White Paper

How To Build A Deep Learning Classification System For Less Than $1000 USD


Deep learning is set to alter the machine vision landscape in a big way. It is enabling new applications and disrupting established markets. As a product manager with FLIR, I have the privilege of visiting companies across a diverse range of industries; every company I visited this year is working on deep learning. It’s never been easier to get started, but where do you begin? This article will provide an easy-to-follow guide to building a deep learning inference system for less than $1000.

What is deep learning inference?

Inference is the use of a deep-learning-trained neural network to make predictions on new data. Inference is far better at answering complex and subjective questions than traditional rules-based image analysis. By optimizing networks to run on low-power hardware, inference can be run “on the edge”, near the data source. This eliminates the system’s dependence on a central server for image analysis, leading to lower latency, higher reliability, and improved security. 

Selecting the hardware

The goal of this guide is to build a reliable, high-quality system to deploy in the field.

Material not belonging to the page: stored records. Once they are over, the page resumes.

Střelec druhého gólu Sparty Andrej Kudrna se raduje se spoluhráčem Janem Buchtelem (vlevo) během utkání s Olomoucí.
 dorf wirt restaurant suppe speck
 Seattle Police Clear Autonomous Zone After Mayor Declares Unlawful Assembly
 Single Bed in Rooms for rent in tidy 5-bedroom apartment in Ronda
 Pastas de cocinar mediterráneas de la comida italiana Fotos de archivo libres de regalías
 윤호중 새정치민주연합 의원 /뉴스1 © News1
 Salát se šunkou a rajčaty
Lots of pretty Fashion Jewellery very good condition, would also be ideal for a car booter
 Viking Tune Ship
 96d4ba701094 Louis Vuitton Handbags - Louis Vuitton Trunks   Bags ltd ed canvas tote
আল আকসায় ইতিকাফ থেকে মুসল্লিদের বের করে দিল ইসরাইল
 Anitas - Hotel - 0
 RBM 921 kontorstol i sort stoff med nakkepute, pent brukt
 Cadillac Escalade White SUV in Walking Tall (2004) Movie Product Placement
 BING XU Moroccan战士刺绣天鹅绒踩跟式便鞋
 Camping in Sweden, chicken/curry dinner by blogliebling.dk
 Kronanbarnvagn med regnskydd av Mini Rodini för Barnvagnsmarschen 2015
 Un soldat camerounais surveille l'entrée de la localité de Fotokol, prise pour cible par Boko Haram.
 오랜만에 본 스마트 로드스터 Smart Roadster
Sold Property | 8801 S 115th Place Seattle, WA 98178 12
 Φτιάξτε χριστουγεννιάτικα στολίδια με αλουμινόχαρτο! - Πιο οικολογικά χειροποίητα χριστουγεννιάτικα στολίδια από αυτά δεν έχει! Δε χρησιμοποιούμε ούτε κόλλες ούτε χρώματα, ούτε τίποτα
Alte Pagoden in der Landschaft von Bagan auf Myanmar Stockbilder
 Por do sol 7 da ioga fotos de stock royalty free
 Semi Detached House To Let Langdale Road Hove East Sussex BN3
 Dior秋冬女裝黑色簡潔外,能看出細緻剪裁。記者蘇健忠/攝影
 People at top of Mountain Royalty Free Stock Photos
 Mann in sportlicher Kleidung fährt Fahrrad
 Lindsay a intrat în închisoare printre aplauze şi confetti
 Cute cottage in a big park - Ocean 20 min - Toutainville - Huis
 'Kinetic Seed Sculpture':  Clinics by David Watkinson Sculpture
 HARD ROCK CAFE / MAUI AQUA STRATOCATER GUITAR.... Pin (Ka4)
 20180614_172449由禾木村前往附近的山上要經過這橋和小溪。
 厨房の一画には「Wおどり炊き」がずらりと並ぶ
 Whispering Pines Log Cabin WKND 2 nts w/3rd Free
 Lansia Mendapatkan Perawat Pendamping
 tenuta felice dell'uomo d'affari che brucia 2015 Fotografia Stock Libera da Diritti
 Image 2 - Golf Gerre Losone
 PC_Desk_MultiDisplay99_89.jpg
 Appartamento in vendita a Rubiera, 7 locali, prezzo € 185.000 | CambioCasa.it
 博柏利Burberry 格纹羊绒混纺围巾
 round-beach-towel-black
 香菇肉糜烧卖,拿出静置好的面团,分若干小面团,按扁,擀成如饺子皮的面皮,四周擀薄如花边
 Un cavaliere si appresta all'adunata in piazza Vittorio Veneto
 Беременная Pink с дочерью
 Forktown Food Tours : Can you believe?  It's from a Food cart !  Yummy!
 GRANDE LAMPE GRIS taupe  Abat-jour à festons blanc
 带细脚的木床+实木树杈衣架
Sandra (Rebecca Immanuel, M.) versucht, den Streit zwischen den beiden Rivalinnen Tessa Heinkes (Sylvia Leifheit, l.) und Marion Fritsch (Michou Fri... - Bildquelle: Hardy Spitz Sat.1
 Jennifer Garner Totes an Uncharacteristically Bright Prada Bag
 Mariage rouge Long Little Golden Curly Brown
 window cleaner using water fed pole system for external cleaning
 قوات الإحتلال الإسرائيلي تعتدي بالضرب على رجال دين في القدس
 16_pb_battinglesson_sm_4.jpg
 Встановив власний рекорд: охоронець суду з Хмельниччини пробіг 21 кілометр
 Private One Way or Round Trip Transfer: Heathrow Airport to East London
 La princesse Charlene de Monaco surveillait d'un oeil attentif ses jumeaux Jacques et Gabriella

While it is beyond the scope of this guide, combining traditional computer vision techniques with deep learning inference can deliver high accuracy and computational efficiency by leveraging the strengths of each approach. The Aaeon UP Squared-Celeron-4GB-32GB single-board computer has the memory and CPU power required for this approach. Its X64 Intel CPU runs the same software as traditional desktop PCs, simplifying development compared to ARM-based, single-board computers (SBCs).

The code that enables deep learning inference uses branching logic; dedicated hardware can greatly accelerate the execution of this code. The Intel® Movidius™ Myriad™ 2 Vision Processing Unit (VPU) is a very powerful and efficient inference accelerator. Its small size and low power consumption enable it to be integrated into the Intel® Neural Compute Stick or the Aaeon AI Core micro PCIE add-on board for Aaeon UP2 SBCs.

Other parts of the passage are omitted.